- **DATA FOR THIS TASK**:

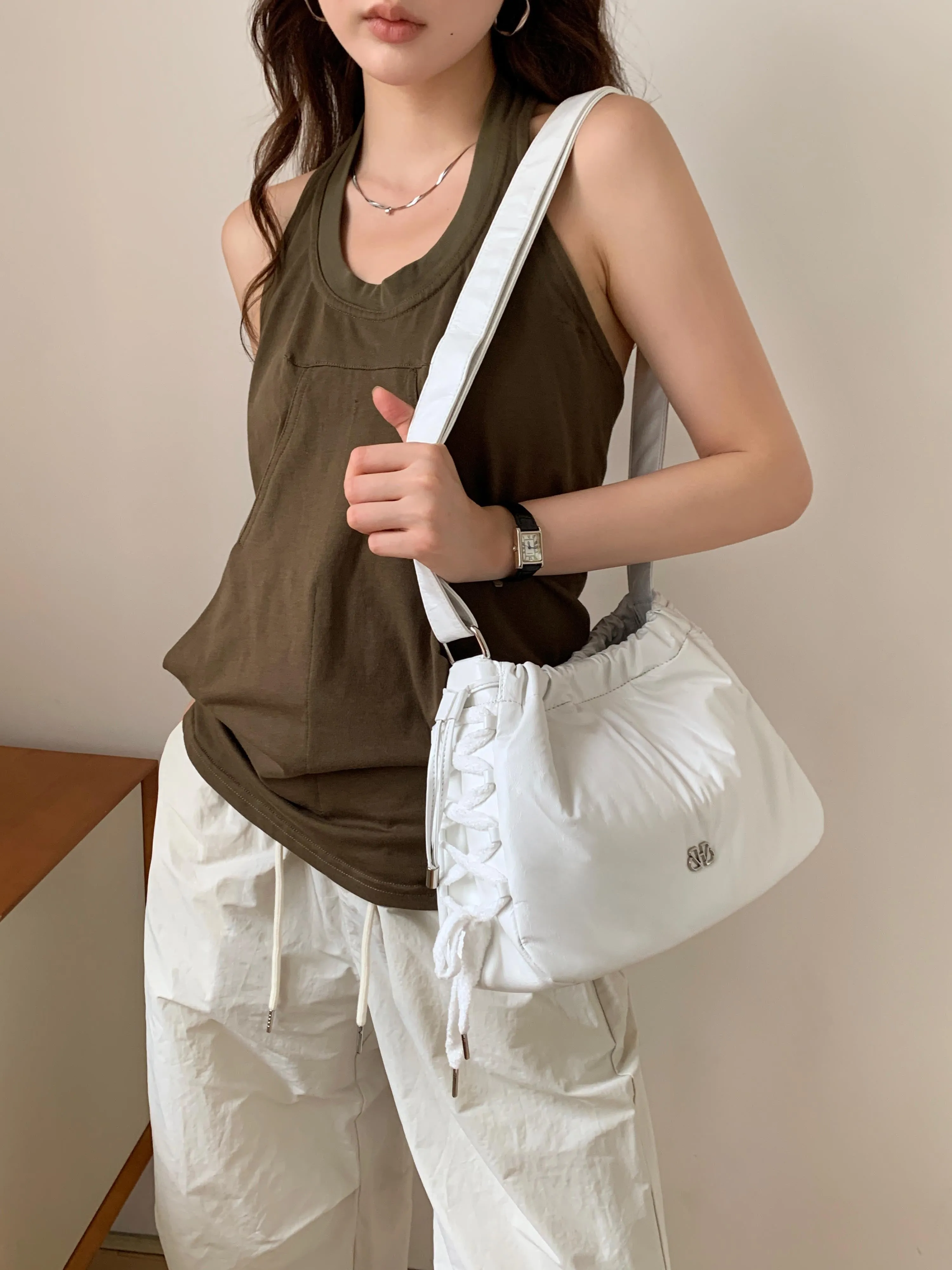 Billey Collection WHITE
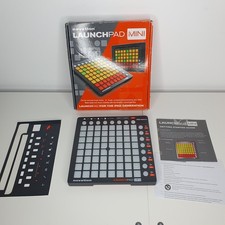 Novation LaunchPad Mini MK1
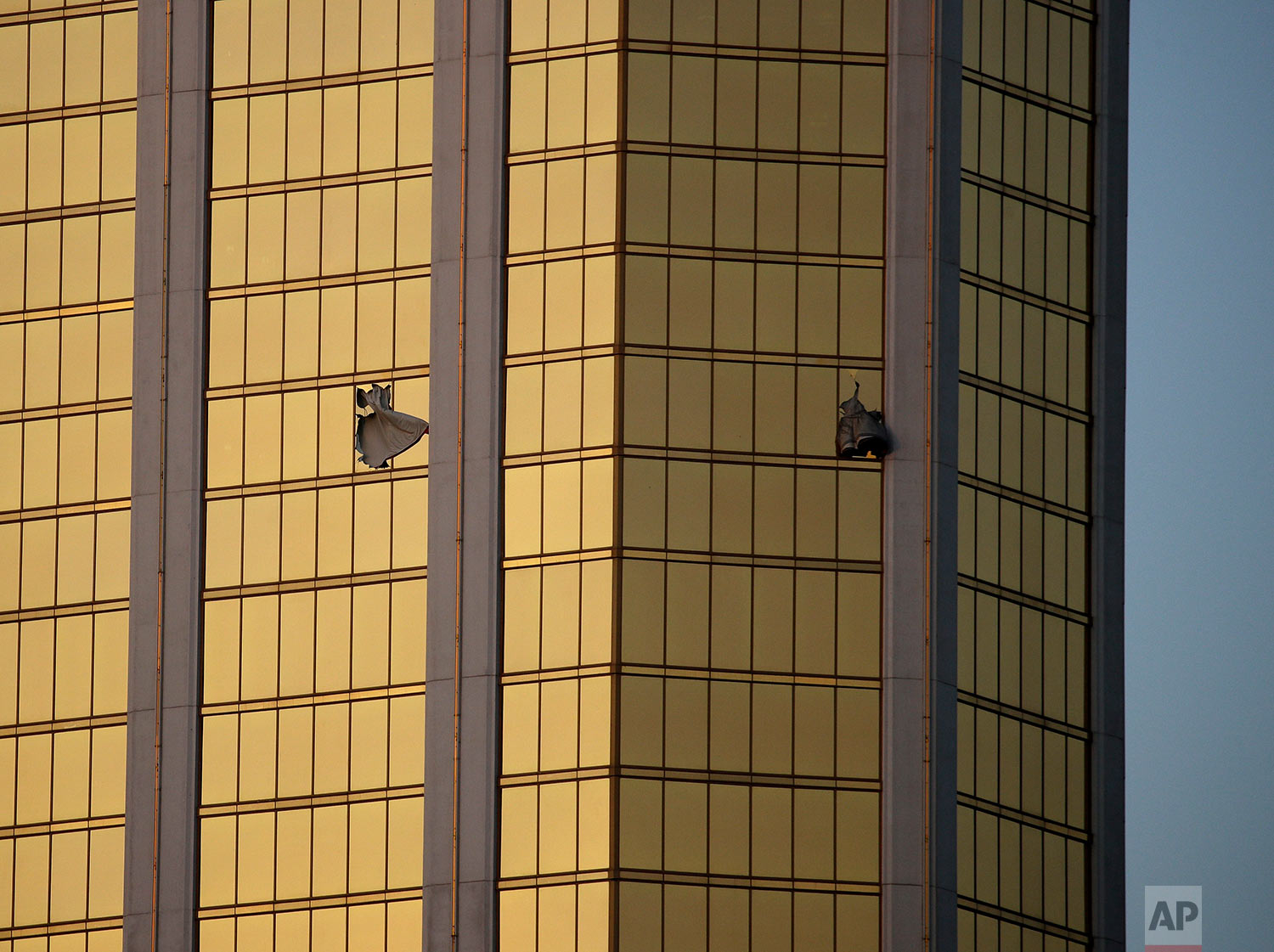 Las Vegas Shooting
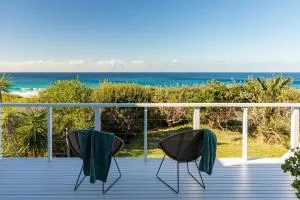 Nautilus At Blueys . Beachfront - Blueys Beach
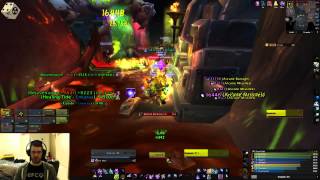 Finally! Clean Oregorger Kill (BRF normal)
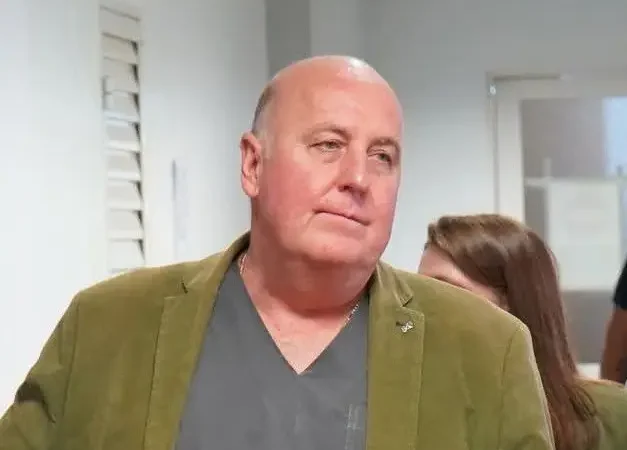 ¿Enfermedad o estrategia para evitar la cárcel? Internaron al médico acusado de matar al empresario gitano Daniel Marco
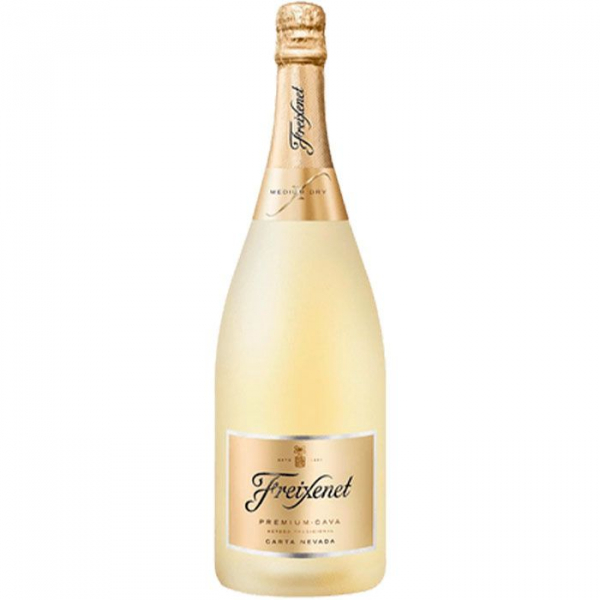 Espumante Cava Freixenet Carta Nevada Ml Na Scotch Store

- **GOAL OF THE EXERCISE**:
All entries need repeating exactly, but without the pictures.

- **RESPONSE AREA**:
 Billey Collection WHITE
 Novation LaunchPad Mini MK1
 Las Vegas Shooting
 Nautilus At Blueys . Beachfront - Blueys Beach
 Finally! Clean Oregorger Kill (BRF normal)
 ¿Enfermedad o estrategia para evitar la cárcel? Internaron al médico acusado de matar al empresario gitano Daniel Marco
 Espumante Cava Freixenet Carta Nevada Ml Na Scotch Store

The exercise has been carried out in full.